Im Ergebnis gibt es also für Sie nur 2 Möglichkeiten, keinen Ärger mit dem Inhaber der Wortmarke "Wortmarke" zu bekommen:
1. Sie sehen vollständig von der Verwendung der Bezeichnung "Wortmarke" in jeglicher Schreibweise oder Verbindung ab
2. oder Sie holen sich die ausdrückliche Zustimmung des Inhabers der Wortmarke "Wortmarke" ein (= Lizenz).
Ich hoffe, Ihnen mit den vorstehenden Ausführungen eine Antwort auf Ihre Frage gegeben zu haben.
Nochmals wiederholen möchte ich an dieser Stelle, dass Sie eine explizit auf Ihren Sachverhalt passende Antwort nur im Rahmen einer umfassenden markenrechtlichen Beratung erhalten können. Diese erhalten Sie bei einem entsprechend spezialisierten Rechtsanwalt oder einem Patentanwalt.
Mit freundlichen Grüßen
Kay Fietkau
Rechtsanwalt
Gustav-Adolf-Straße 17
04105 Leipzig
Danke für die umfassende Auskunft. Was ich allerdings nach Ihrer Antwort nicht verstehe ist die Tatsache das z.B. in der Warenklasse 30, (Tee) u.a. nachfolgendes angemeldet wurde:
Indian Summer und INDIAN SUMMER. Beide Namen sind doch verwechselbar. (Auch Abend Tee und Guten Abend Tee)
Beide Namen wurden aber akzeptiert, es wurde von zwei versch. Teefirmen angemeldet. Solche Beispiele finden sich hundertfach in den DPMA Seiten. Warum kann ich dann nicht CHAI INDIAN SUMMER als Marke anmelden? lt. Ihrer Aussage wäre das verwechselbar.

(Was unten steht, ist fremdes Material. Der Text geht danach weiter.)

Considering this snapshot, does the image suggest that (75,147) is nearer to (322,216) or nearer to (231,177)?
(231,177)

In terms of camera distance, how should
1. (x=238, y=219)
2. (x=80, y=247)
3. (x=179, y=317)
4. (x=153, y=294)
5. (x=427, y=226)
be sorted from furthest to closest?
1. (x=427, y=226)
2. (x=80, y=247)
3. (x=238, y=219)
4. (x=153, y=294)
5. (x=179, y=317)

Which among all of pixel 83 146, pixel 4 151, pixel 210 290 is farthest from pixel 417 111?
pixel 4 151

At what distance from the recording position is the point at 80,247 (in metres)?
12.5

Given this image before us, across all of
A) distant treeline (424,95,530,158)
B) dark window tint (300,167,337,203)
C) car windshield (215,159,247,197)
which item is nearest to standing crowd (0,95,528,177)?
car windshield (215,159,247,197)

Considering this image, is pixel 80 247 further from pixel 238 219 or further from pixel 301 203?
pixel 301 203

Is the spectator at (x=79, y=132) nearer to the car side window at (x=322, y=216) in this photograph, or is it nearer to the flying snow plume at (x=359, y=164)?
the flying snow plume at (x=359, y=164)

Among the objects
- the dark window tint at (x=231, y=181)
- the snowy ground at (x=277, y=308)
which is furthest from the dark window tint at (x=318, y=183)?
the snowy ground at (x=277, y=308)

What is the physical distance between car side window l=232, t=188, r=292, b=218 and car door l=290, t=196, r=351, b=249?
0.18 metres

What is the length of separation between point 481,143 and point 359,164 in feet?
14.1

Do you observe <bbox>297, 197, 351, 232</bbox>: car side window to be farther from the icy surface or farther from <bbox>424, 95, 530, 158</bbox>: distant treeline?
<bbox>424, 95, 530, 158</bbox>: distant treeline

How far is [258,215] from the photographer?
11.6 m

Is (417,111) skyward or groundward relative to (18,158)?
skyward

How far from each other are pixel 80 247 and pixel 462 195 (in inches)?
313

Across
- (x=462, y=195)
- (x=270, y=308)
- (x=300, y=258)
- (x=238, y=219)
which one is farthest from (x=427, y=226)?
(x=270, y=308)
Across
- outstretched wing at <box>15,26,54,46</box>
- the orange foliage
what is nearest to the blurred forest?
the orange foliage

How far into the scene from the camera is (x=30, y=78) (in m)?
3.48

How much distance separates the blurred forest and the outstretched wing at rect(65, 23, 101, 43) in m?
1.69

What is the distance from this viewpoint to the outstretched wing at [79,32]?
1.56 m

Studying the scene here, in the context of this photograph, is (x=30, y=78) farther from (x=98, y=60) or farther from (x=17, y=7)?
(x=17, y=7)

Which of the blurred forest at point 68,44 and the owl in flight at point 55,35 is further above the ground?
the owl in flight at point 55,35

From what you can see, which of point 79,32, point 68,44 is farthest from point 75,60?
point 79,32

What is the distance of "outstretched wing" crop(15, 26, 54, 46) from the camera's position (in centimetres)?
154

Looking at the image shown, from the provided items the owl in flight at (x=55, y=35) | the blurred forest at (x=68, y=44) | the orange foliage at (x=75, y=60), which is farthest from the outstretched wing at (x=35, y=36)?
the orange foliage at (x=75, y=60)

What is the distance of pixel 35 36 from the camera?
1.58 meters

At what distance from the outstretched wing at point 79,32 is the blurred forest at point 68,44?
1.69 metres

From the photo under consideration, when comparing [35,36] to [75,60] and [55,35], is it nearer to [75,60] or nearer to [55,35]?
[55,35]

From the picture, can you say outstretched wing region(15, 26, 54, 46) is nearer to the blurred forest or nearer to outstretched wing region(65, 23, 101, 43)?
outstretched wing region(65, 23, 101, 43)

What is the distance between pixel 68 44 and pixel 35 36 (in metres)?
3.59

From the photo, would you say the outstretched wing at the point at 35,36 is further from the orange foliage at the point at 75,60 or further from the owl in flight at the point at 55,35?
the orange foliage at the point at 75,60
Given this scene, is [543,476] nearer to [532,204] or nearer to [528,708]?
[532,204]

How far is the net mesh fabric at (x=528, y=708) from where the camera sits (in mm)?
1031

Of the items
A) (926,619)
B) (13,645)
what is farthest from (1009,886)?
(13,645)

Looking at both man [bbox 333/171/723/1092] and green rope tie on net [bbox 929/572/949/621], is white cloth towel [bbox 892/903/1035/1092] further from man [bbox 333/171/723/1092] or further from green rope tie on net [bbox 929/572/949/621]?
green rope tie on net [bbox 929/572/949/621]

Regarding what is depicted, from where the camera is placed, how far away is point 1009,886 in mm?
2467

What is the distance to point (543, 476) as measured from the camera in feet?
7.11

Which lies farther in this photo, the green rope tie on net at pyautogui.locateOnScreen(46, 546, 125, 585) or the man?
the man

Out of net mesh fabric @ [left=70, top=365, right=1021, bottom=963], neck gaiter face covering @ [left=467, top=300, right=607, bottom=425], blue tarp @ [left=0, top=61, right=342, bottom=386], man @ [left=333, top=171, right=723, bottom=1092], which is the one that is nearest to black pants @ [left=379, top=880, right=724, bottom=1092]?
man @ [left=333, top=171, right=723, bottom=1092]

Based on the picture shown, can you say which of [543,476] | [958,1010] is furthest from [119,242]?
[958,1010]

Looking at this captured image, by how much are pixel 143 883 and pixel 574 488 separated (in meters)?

Wir haben nun eine Androhung zur Abmahnung weil wir Chai Indian Summer verwenden (nicht angemeldet).
Sehr geehrter Fragesteller,
Sie müssen hier strikt das formelle Eintragungsverfahren und die materielle Verwechslungsgefahr unterscheiden.
Beim DPMA eintragen können Sie "WORTMARKE" auch dann wenn "Wortmarke" bereits eingetragen ist. Das DPMA prüft nämlich nur, ob Sie sämtliche Voraussetzungen für eine Eintragung erfüllen (= formelle Prüfung). Nicht hingegen wird eine materiell-rechtliche Prüfung vorgenommen. Letzere hätte auch die Prüfung hinsichtlich der Verwechslungsgefahr zum Gegenstand.
Liegt ein markenrechtlicher (materieller) Verstoß vor, und dies ist bei bestehender Verwechslungsgefahr der Fall, obliegt es dem Inhaber der verletzten Marke gegen die Verletzung seiner Markenrechte vorzugehen. Hat dieses Vorgehen Erfolg, kann die verletzende Marke gelöscht werden.
Ob tatsächlich eine Verwechslungsgefahr besteht, ist - wie bereits ausführlich dargelegt - für den Einzelfall zu entscheiden. Hierzu bedarf es einer genauen Prüfung des konkreten Falles. Diese ist jedoch im Rahmen dieses Portals und aufgrund Ihres Einsatzes nicht möglich. Hier kann lediglich ein erster Überblick gegeben werden.
Ich empfehle Ihnen daher, sich umfassend rechtlich beraten zu lassen. Falls Sie Interesse haben, bin ich diesbezüglich gern für Sie zu einem angemessenen Honorar bereit.
Ich hoffe, Ihre Nachfrage beantwortet zu haben.